Figure 11: AutoVue displays hundreds of file types
- Built in file viewer and markup. The included AutoVue software works well and is fully integrated into the Adept software, as shown in Figure 11. It allows anyone with access to Adept (via the desktop client or Web versions) to view, print and mark up any file within the Adept system. When someone accesses a file that has been marked up or commented on, Adept lets them know. This expands Adept’s functionality to everyone in your organization — not just your CAD users.
- Multiple ways to search for documents. Adept’s libraries let old-fashioned users like me search for files by using a standard hierarchical system, while providing the ability to do Google-like searches for young bucks. By setting up search views in advance, you can allow every group within your organization to access data the way they want to.
- Check out and check in. I have always believed you should keep the original file safe, and let users only work on copies. A drawback to this approach, however, is when multiple people work on the same file at the same time. Adept overcomes this situation by allowing files to be checked out to either a personal (controlled access) or to a shared (common access) work area.
- File versioning. One of the things I miss about the VAX minicomputer systems of old was that the file system had built-in versioning of files. No matter what you did to a file, you could always go back by one or more versions. Adept allows for versioning of files, if you choose to use it; this function can be turned on or off at the administrative level or by the user.
- If your organization has a well-defined workflow for handling data, then you will probably really like Adept’s workflow features. Workflow needs some setting up, but once working it forces everyone to follow the system. For this review, I had to keep the feature turned off, because it kept me, as an individual, from doing what I needed to. In a lot of organizations, however, workflow is the key feature they need.

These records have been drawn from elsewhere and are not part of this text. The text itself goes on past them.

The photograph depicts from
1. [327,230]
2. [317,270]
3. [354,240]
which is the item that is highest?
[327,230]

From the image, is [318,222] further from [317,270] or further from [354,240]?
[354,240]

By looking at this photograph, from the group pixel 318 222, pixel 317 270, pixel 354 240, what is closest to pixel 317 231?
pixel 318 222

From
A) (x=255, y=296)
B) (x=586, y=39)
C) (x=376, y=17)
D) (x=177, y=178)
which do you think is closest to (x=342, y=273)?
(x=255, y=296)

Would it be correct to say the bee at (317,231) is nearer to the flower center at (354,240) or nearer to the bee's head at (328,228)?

- Documentation and support. The Synergis website provides a wealth of introductory and how-to videos on the functions of the program. I watched a few, and found them well done and helpful. All the documentation provided to me was in PDF format, and was readable and informative; I was able to transfer the PDF files to my Nook e-reader and so carry them with me. The files could have been formatted better for use on e-readers, but nevertheless it was convenient to access them this way. (I mentioned the e-reader to Synergis and they seem receptive to looking into it.)

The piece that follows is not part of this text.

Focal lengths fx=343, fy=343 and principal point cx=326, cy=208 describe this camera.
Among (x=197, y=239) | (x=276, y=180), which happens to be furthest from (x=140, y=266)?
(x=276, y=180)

- Supports multiple products well. Every EDMS out there supports AutoCAD and Microsoft Office data. It is when dealing with multiple CAD products and data formats that problems can crop up. Adept supports multiple systems with ease, which makes it a good choice for organizations that own multiple CAD products. Believe me when I tell you that a product supporting MicroStation this well is rare indeed!

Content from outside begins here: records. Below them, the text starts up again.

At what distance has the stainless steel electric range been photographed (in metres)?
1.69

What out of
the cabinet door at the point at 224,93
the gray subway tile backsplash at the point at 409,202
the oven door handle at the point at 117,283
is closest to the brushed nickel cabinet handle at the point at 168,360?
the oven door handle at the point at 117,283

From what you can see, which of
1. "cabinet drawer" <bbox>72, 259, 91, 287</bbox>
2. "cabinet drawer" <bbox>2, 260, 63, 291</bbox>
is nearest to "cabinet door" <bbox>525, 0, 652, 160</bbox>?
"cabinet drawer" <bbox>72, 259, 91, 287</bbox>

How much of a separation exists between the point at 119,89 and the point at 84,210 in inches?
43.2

- While I was not able to test it, Synergis provides a Web part so that SharePoint users can access all features of the Adept Web client. If your organization uses SharePoint, then this allows you to integrate your CAD workflow.
Was there any thing that I didn’t like about the software? Not really, but then I was only looking at it as a user and not from the administrator’s point of view. Because I did not have to install it, I cannot tell you how difficult or easy it might be.
In speaking with Synergis over the course of the review, I got the feeling that most users of the software get paid-for help initially to get the system up and running. If my dealings with Synergis are any indication of their customer support, then I would say they go out of their way to make sure the product is installed and running successfully.
There are several document management and engineering document management systems out there. While Synergis may not be the largest or even the best-known EDMS vendor (I had never heard of them before this review), they make a solid product and so deserve an in-depth look by any firm wanting to install an independent, flexible, and scalable engineering document management system.